Hakimi, capitão de Marrocos na Copa, será julgado por estupro na França

O jogador marroquino Achraf Hakimi, 27, comparecerá perante a Justiça sob acusação de estupro, em uma “vitória judicial” para a denunciante e uma oportunidade para o capitão da seleção do Marrocos apresentar sua versão dos fatos, confirmou a Justiça francesa nesta sexta-feira (19).
Em fevereiro de 2023, uma jovem acusou o jogador do PSG de estupro. O atleta sempre classificou a acusação como falsa.
Já em fevereiro deste ano, a Justiça determinou seu envio a julgamento, decisão contestada por Hakimi. No entanto, o Tribunal de Apelação de Versalhes confirmou nesta sexta-feira (19) a medida, considerando que a investigação concluiu que “existem indícios suficientes”.
O anúncio ocorre enquanto a estrela dos Leões do Atlas se prepara para disputar a segunda partida da seleção marroquina na Copa do Mundo, contra a Escócia.
A partida é válida pelo Grupo C do Mundial, o mesmo do Brasil, que empatou com os africanos por 1 a 1 na estreia.
Apesar da gravidade das acusações, Hakimi, nascido em Madri, não parece preocupado e segue focado em sua carreira, em sua terceira participação em um Mundial pela seleção do Marrocos.
Embora a data do julgamento, previsto para ocorrer diante de um tribunal criminal da região de Paris, ainda não tenha sido divulgada, ele afirmou pouco depois do anúncio que o aguarda “com impaciência”. “Finalmente poderei falar”, escreveu nas redes sociais.
“Escolhi permanecer em silêncio durante anos. Pensei que manter minha dignidade, ser paciente e confiar na Justiça permitiria que as decisões corretas fossem tomadas”, acrescentou. Sua defensora, Fanny Colin, ressaltou que o envio a julgamento não significa que ele “seja culpado”.

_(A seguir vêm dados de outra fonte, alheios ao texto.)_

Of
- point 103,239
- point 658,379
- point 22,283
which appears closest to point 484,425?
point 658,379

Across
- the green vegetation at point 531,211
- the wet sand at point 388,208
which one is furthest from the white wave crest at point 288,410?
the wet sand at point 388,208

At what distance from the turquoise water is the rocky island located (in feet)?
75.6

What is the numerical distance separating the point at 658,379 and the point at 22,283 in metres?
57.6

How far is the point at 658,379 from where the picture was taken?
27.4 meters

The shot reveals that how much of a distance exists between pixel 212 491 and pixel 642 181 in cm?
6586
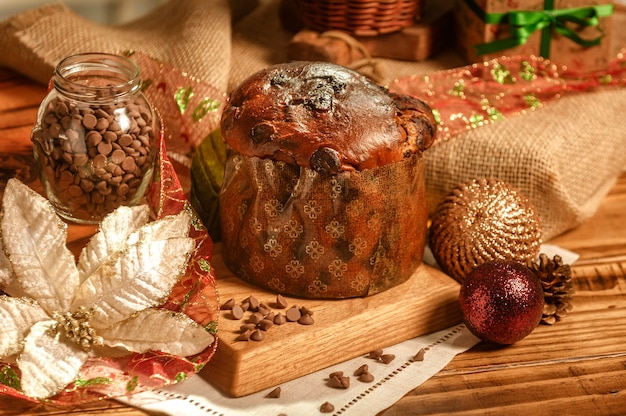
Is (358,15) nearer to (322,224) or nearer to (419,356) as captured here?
(322,224)

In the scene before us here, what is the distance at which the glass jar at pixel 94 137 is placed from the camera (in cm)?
121

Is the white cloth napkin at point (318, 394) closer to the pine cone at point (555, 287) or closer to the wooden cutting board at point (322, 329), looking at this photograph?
the wooden cutting board at point (322, 329)

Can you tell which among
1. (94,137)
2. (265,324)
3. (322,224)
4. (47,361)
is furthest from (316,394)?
(94,137)

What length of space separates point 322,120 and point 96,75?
350 mm

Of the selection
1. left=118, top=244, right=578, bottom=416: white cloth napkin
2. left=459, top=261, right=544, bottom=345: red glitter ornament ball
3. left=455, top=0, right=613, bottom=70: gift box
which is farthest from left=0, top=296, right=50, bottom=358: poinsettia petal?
left=455, top=0, right=613, bottom=70: gift box

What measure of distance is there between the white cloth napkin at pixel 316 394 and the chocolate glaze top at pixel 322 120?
25cm

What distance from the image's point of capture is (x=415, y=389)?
1.09 metres

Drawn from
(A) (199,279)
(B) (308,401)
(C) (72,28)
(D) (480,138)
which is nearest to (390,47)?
(D) (480,138)

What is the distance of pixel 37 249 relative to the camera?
1.08 m

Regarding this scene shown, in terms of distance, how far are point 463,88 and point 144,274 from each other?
698mm

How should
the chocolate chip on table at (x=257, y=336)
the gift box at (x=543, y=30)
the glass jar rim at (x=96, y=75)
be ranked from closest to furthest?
the chocolate chip on table at (x=257, y=336) → the glass jar rim at (x=96, y=75) → the gift box at (x=543, y=30)

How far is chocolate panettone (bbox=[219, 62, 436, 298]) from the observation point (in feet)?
3.66

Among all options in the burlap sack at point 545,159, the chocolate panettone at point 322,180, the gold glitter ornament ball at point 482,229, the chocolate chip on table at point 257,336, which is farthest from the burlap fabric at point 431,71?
the chocolate chip on table at point 257,336

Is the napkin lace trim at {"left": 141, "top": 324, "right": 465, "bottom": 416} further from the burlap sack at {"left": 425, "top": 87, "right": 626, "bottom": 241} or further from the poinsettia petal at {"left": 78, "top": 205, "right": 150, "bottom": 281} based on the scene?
the burlap sack at {"left": 425, "top": 87, "right": 626, "bottom": 241}
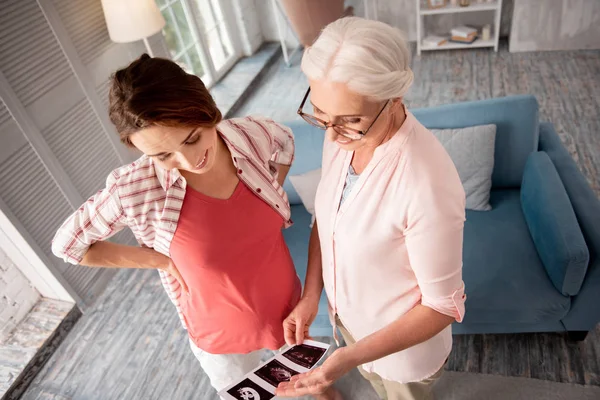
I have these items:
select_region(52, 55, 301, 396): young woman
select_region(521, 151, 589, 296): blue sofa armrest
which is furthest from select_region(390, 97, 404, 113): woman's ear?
select_region(521, 151, 589, 296): blue sofa armrest

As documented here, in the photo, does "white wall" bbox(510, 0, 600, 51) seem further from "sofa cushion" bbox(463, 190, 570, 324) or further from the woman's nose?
the woman's nose

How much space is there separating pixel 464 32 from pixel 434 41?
0.96 feet

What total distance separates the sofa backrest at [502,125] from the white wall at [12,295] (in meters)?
1.76

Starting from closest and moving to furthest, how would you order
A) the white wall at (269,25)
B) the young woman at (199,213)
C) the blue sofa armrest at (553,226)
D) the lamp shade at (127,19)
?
the young woman at (199,213) < the blue sofa armrest at (553,226) < the lamp shade at (127,19) < the white wall at (269,25)

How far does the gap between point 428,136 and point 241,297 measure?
648mm

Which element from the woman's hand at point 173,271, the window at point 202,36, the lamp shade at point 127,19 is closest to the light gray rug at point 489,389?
the woman's hand at point 173,271

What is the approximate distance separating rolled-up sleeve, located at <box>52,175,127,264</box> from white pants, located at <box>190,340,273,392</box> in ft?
1.56

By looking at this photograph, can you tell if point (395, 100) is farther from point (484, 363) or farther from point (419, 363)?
point (484, 363)

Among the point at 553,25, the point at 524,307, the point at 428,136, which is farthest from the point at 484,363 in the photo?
the point at 553,25

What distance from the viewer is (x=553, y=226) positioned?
1.63m

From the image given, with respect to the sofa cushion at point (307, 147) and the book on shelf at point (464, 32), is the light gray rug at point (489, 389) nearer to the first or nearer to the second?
the sofa cushion at point (307, 147)

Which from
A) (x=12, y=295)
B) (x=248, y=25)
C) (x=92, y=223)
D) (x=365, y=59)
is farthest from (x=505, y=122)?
Answer: (x=248, y=25)

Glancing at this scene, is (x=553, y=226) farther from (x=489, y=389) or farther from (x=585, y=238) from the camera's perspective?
(x=489, y=389)

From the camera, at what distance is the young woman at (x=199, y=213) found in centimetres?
89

A advogada da denunciante, Rachel-Flore Pardo, celebrou, por sua vez, uma “vitória judicial”, que traz “alívio e esperança” à sua cliente, “após mais de três anos de batalha judicial, após ter sido caluniada e arrastada para a lama pela defesa”.
A jovem relatou ter conhecido Hakimi em janeiro de 2023 pelo Instagram e ido até a casa do jogador em um veículo de transporte por aplicativo solicitado por ele, segundo uma fonte policial na época dos fatos.
De acordo com seu relato, Hakimi a teria beijado e tocado sem consentimento antes de estuprá-la. Em seguida, ela teria conseguido afastá-lo e enviado uma mensagem a uma amiga, que foi buscá-la.
O jogador foi indiciado e colocado sob controle judicial poucos dias depois, em março de 2023.
Sua advogada, que não confirmou se recorrerá da decisão à Corte de Cassação, denunciou uma “justiça de classe ao contrário”. Segundo ela, a investigação só foi aberta porque um boletim policial foi vazado para a imprensa, já que Hakimi “é uma figura pública”.
Para a denunciante, porém, o vazamento de seu depoimento ao jornal Le Parisien constituiu “o maior trauma de sua vida”.
Em sua primeira entrevista à imprensa, concedida na quinta-feira (18) ao site de investigação Mediapart, Jeanne (pseudônimo) afirmou que deseja “um julgamento para se defender, para ser ouvida”. “Quero que acreditem em mim”, acrescentou.
“Não é agradável para minha cliente ver alguém que ela acusa de estupro ser aclamado e ovacionado”, afirmou sua advogada, para quem “ainda há um longo caminho a percorrer na luta contra as violências sexuais no futebol masculino”.